As a mid-2026 guide, top hotels run roughly 1,500 to 4,500-plus MAD a night for two, with seafront five-stars at the upper end and heritage boutiques often cheaper (approximate; 10 MAD is about 1 USD). Because demand is business-driven, weekends and mid-summer can be notably better value than weekdays and conference periods.
The airport has a direct train into the downtown Casa-Voyageurs and Casa-Port stations, which is fast and cheap if your hotel is central. For the Ain Diab Corniche you will need a taxi at the end. Petits taxis and pre-booked transfers are the alternative from the airport, taking around 35 to 45 minutes to the centre depending on traffic.

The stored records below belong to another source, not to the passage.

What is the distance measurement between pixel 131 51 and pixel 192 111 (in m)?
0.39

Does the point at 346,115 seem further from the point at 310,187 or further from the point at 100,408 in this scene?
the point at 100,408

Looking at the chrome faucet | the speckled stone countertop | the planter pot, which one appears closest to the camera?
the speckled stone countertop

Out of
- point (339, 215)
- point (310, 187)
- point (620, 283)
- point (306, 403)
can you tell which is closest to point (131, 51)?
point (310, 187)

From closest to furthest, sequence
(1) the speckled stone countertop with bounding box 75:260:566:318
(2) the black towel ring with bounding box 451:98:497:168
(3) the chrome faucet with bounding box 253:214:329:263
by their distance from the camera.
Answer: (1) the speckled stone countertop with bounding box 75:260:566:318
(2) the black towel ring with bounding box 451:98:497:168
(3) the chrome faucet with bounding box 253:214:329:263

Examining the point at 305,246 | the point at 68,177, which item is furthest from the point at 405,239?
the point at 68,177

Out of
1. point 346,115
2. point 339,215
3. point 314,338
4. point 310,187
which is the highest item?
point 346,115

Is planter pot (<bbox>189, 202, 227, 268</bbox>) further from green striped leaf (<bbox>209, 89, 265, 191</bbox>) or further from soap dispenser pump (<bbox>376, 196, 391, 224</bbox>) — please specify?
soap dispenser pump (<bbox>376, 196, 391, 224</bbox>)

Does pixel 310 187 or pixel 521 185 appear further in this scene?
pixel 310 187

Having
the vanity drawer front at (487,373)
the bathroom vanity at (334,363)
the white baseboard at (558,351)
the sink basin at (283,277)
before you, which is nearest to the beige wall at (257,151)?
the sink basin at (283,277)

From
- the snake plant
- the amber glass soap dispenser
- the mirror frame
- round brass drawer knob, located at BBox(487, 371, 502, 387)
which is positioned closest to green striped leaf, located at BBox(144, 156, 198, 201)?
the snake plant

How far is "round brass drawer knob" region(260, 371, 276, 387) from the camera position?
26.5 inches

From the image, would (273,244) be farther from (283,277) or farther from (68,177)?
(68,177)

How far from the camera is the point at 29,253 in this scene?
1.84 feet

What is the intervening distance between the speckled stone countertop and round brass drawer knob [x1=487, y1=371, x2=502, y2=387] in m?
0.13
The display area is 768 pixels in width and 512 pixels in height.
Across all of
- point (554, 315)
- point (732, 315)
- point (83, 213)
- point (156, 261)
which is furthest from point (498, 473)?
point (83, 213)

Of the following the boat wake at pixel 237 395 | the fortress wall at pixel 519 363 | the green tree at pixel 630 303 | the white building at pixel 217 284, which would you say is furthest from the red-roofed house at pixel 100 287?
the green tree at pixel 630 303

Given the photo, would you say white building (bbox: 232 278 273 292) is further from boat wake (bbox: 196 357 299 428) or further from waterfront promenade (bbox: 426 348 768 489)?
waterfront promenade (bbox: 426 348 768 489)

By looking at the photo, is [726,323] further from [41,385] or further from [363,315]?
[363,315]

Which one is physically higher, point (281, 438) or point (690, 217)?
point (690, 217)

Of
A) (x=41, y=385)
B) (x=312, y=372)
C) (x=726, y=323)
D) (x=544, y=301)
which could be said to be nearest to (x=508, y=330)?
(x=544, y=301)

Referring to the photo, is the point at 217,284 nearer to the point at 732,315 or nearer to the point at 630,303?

Both are valid. Casablanca is a working gateway city rather than a resort, so many travellers use it for a stopover night. But its luxury hotels, cosmopolitan restaurants, the vast Hassan II Mosque and the world's densest Art Deco quarter reward an evening or two. If you want beaches or old-city atmosphere, treat it as a gateway and move on.
Casablanca is a 2030 host city and sits at the centre of a national hotel boom, a roughly four-billion-dollar programme adding around 25,000 rooms, with groups like Radisson planning many new properties. That means more choice and competitive off-peak rates now, but intense demand and higher prices around the tournament window, so book well ahead for that period.
Casablanca's demand is business-led, so weekdays, trade fairs and the spring and autumn months are busiest and priciest, while weekends and mid-summer often offer the best rates at top hotels. There is no classic tourist high season, but the 2030 build-up is lifting prices generally, so booking a few weeks ahead in peak periods is wise.